> EXTRACT TO READ:
_ _ _ _ _ _ _
If you’re interested in learning about a new data analytics tool that can help your business (or you, on a personal level!) work more efficiently with data, you should consider taking the online Using Power BI with Excel course on LinkedIn Learning.
Led by a talented instructor, John David Ariansen, and offered and created by Madecraft, the course will show you how you can combine the power of Excel, a tool with which you are likely familiar, with the new potential of Power BI. Power BI is an extremely important data analytics tool that is streamlining the ways that businesses work with data.
At the end of this short course, you will have several new skills that you can use to help advance your ability to analyze data – and to improve your business.
Not sure whether the course is right for you? Find out more by reading my detailed Using Power BI with Excel course review.
What is Power Bi With Excel?
This course deals with two main technologies and how they can work effectively and harmoniously with each other.
The first is one with which you are likely familiar – Excel. Offered by Microsoft, Excel is a spreadsheet program that is used to create grids of texts, formulas, and numbers specifying calculations. It is extremely helpful for businesses who use it to record income and expenditures, plan their budget, keep track of data, and present final results.
Power BI, on the other hand, is a collection of apps, software services, and connectors that work in conjunction to convert unrelated sources of data into coherent, interactive, and visually immersive displays. With Power BI, you can incorporate data that’s in an Excel spreadsheet or in an assortment of cloud-based and on-site hybrid data warehouses.
With Power BI, you can easily connect to your sources of data and figure out which pieces are the most important. The program consists of a Windows desktop application and an online Saas (Software as a Service) program called the Power BI service. There are also mobile apps for Windows, Android, and iOS.
All three of these are designed to help you develop, share, and analyze business information in a way that makes the most sense for you and your business.
What Kinds of Content Does the Course Cover?
The first section of this course consists of a very brief introduction from the course instructor, John David Ariansen. The co-founder of Silvertone Analytics, Ariansen speaks clearly and crisply as he delivers this intro.
He goes over what you will learn in the course and what kind of person the class is right for. I loved that the intro was included – some online courses skip them and jump right into the core “meat” of the course, which can be confusing – and I liked that this was kept brief, as it’s also easy for instructors to get way too in-depth with their introductions.
Excel vs. Power BI
In this next main section of the course, Ariansen gives a very brief (less than six minutes) overview of Power BI versus Excel and the main differences and similarities between the two.
For example, although both programs are Microsoft products, they serve different functions. Excel is a spreadsheet tool while Power BI is a business intelligence tool. They can both generate visualizations, but that’s not the main goal of Excel (whereas with Power BI, it is – and it takes visualization to a whole new level).
Power BI is also better at automation, making it easier for you to discover and visualize data.
You will also learn about how you can use Power BI to analyze data for your projects. Although this can of course be done with Excel, Excel is more of a novice’s tool while Power BI is best for people who want to take data analysis to a whole new level. Knowing how the two differ and are related to each other can help you understand how they can be used in tandem.
In this section, you get a bit of “bonus” information, too, in that you’ll learn about Excel business intelligence add-ons you can use. For me, this section of the course was unexpected but appreciated.
_ _ _ _ _ _ _
> PROMPT: Please answer from the course review above: which company offered and created the Using Power BI with Excel course?

> DATA EXCERPT:
_ _ _ _ _ _ _
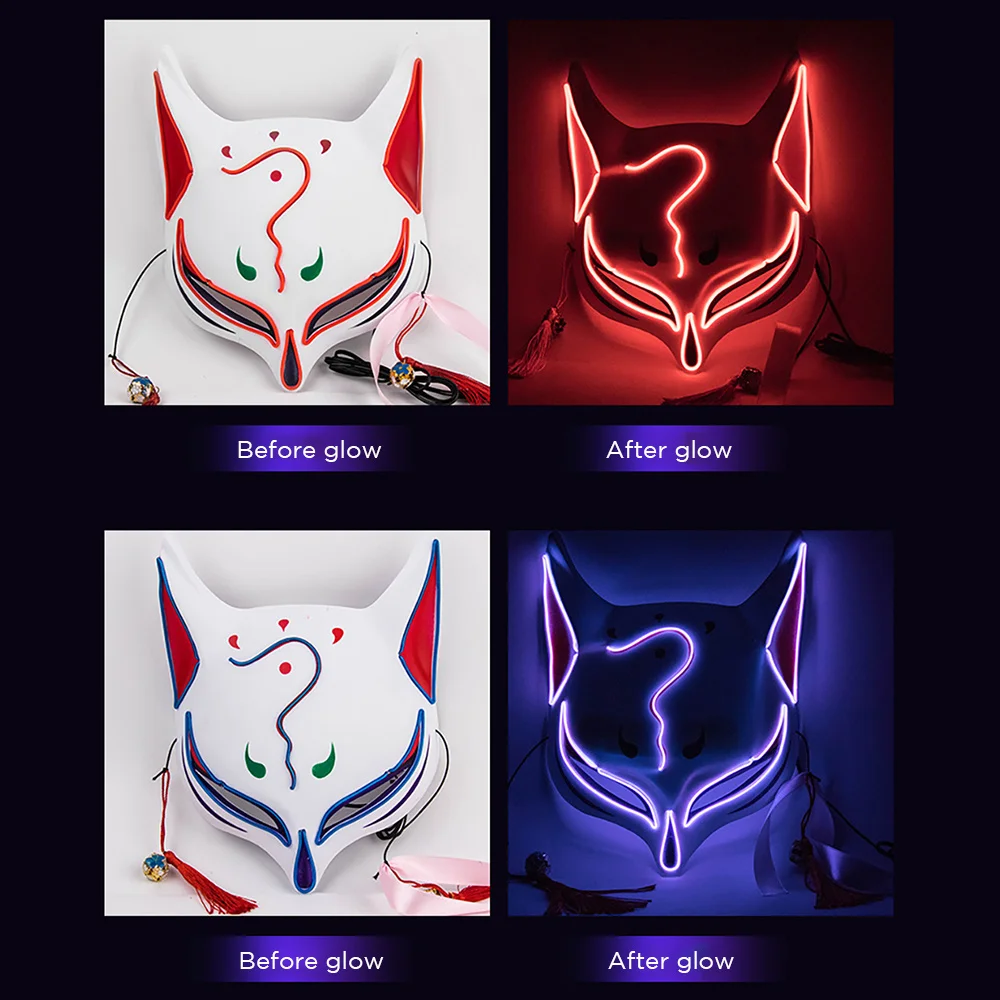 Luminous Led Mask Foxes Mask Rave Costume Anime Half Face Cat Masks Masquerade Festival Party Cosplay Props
_ _ _ _ _ _ _
> FINAL ANSWER: Madecraft